Location: Spring Lake, Michigan, USA
The Women’s Christian Temperance Union donated the fountain in September 1910 to encourage quenching thirst with water instead of alcoholic beverages. Originally erected on the southeast corner of Savidge and Jackson streets it was moved several times including the backyard of a private residence. In 1988 it was restored and relocated to the current location on the east side of Jackson Street between Savidge and Exchange streets.
Over the years a lack of maintenance caused the paint to vanish and rust appeared. The village of Spring Lake agreed in 2007 that the structure should be restored with funding from a 5 year capital improvement budget. Restoration was completed by Mercene Karkadoulias Bronze Art in Cincinnati. With no paint residue to compare the fountain was painted with colours common in the 1900s. Water is now delivered by two faucets and the dog troughs are filled with water drained from the upper basins.

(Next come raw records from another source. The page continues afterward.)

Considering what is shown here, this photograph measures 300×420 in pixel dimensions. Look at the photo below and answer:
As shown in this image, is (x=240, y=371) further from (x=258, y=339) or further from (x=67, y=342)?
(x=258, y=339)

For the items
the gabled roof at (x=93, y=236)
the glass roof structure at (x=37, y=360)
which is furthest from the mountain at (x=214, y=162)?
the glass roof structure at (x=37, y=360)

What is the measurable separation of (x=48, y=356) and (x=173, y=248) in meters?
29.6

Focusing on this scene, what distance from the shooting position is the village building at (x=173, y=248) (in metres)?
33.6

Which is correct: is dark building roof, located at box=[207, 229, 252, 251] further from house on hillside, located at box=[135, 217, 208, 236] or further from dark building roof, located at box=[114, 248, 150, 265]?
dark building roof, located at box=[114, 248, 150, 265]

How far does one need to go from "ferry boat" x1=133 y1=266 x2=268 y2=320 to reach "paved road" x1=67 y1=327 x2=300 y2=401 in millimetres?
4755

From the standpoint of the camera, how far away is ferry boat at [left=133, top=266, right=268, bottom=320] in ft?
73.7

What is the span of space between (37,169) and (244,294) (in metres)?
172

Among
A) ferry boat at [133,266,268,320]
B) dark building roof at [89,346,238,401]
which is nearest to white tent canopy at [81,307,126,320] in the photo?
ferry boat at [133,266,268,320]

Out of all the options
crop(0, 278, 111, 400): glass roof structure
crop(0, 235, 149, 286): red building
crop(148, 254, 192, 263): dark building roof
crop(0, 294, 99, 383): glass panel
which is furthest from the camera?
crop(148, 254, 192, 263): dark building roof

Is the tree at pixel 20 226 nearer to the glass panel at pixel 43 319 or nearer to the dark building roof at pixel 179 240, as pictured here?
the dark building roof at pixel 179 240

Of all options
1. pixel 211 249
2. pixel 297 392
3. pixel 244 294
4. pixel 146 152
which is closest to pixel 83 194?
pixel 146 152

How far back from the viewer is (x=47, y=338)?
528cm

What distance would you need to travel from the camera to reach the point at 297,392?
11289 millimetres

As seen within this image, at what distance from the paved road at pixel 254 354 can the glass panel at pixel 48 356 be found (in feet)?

The original fountain was manufactured by J.L. Mott Ironworks and is casting number 12. Seated on a square plinth, the circular column contains two troughs at ground level for the use of dogs and smaller animals. An inscription on the base contains the legend, W.C.T.U. Sep. 1910. A demi-lune basin for the use of humans is located on two sides. Decorated with bas-relief in the form of fruits and acanthus leaves, the column also displays dog mascarons above the basins from which water spouted. Tin cups were suspended on chains from orbs between the dog masks. The capital is an urn surmounted with a spike.
- Acanthus, one of the most common plant forms (deeply cut leaves) to make foliage ornament and decoration
- Bas-relief, sculpted material that has been raised from the background to create a slight projection from the surface
- Capital, the top of a column that supports the load bearing down on it
- Demi-lune, half moon or crescent shape
- Mask/Mascaron, a decorative element in the form of a sculpted face or head of a human being or an animal
- Plinth, flat base usually projecting, upon which a pedestal, wall or column rests.